_Excerpt provided_
┌──
Authors: Anya Smolentseva (Project Lead), Tony He, Kevin Ngo, Olivia Weisiger, Jordyn Fuchs
First premiering in 2000, Survivor has garnered attention from millions of fans worldwide with its dramatic back stabbings, dangerous living conditions, and entertaining tribal councils. In this reality TV show hosted by Jeff Probst, contestants are marooned in a remote location and must outwit, outplay, and outlast each other to win a cash prize. They face physical, mental, and social challenges, form alliances, and vote out competitors during Tribal Council meetings. The game revolves around adapting to the environment, strategizing, and building social relationships. The game culminates at the final Tribal Council where a jury of eliminated players vote for the winner based on gameplay and social interactions.
Unsurprisingly, thousands of applicants compete for one spot out of 20 every season of Survivor. Wanna know what it takes to be a survivor? In this article, we will explore and analyze several aspects of the show such as what it takes to win, the importance of winning challenges and more.
Predicting If a Survivor Would Return or Not
Alright, Survivors! Here’s what we’ve got. To determine whether a participant would make a comeback for another season, we dug deep into the data. We used dimensionality reduction techniques to trim down the features, keeping around 12 to 18 components that accounted for 90% of the variance.
Now, we had to get rid of redundant stuff. For example, challenge win percentage? Gone. Challenge appearances? Outta here. We wanted to focus on what truly mattered: challenge wins. After stripping away the unnecessary, we unleashed a random forest classification model where we found the three key factors that influenced a participant’s return. It all boiled down to Challenge Wins, individual challenge reward wins, and individual challenge wins.
Exploring further, we built a Support Vector Machine (SVM) model to predict a participant’s return. This model gave us an accuracy of 81% with a standard deviation of 3.52%.
Now, take a look at these visualizations of the classifier. The purple dots on the left show every survivor on the map that we predict will return. The pink dots on the right show every survivor on the map that we predict will not return. The dots that fall in the island(green area) are people that actually returned while the dots that fall in the water(blue area) are people that actually did not return.
So, based on our analysis, we can confidently say that Challenge Wins reign supreme, followed by individual challenge reward wins and individual challenge wins when it comes to a participant’s chances of returning. The more challenges you win, the more likely we will see you again!
Using our SVM predictive model, we can give you a sneak peek into the Season 39 participants that will return in the future. Get ready because we’ll be welcoming back Tommy Sheehan and Noura Salman! It’s gonna be one epic return, folks!
Throughout the 44 seasons of Survivor, many twists have been added to keep gameplay interesting. Above all is the concept of exile on the show, meaning any number of days a contestant was technically still in the game but not participating in the regular game with their fellow contestants. Exile has many names in Survivor, including “Exile Island,” “Redemption Island,” “Ghost Island,” and “Edge of Extinction.” This component of the game added great nuance to an already socially and physically demanding game while providing players with additional chances to find hidden advantages or remain in the game after being voted out, with the promise of being presented with an opportunity to earn their way back into regular gameplay at some point.
└──
_Collected data_
┌──
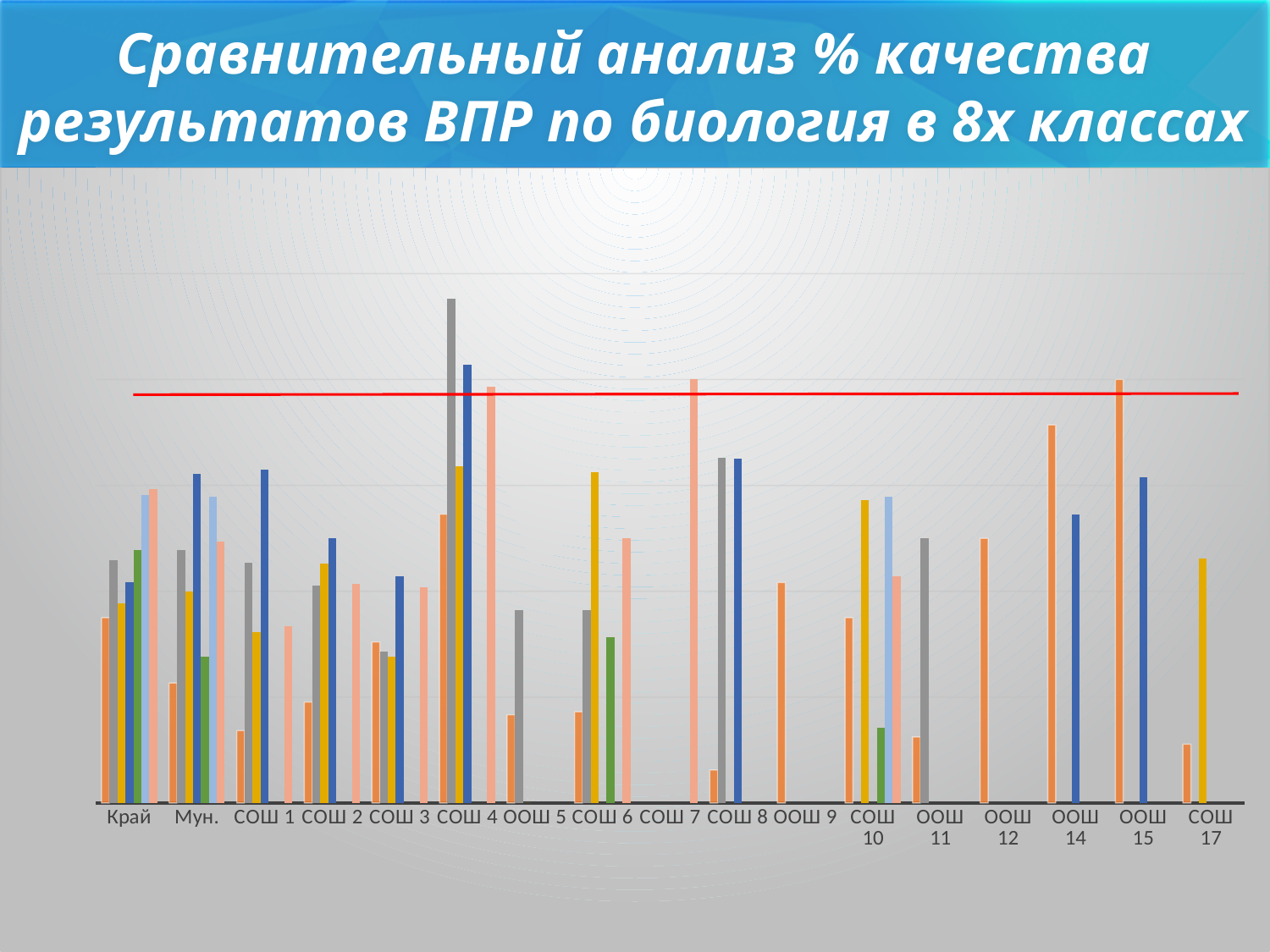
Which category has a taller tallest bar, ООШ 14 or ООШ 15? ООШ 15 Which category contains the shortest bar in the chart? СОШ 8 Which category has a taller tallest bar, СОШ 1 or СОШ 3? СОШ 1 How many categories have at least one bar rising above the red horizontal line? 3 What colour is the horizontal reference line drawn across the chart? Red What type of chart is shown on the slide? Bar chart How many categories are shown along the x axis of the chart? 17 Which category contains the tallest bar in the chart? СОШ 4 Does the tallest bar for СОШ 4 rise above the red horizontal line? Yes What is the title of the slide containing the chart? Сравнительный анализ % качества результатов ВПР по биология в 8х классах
└──
In the Survivor article, what accuracy did the Support Vector Machine model reach when predicting a participant's return?

_Exercise output_
81%, with a standard deviation of 3.52%.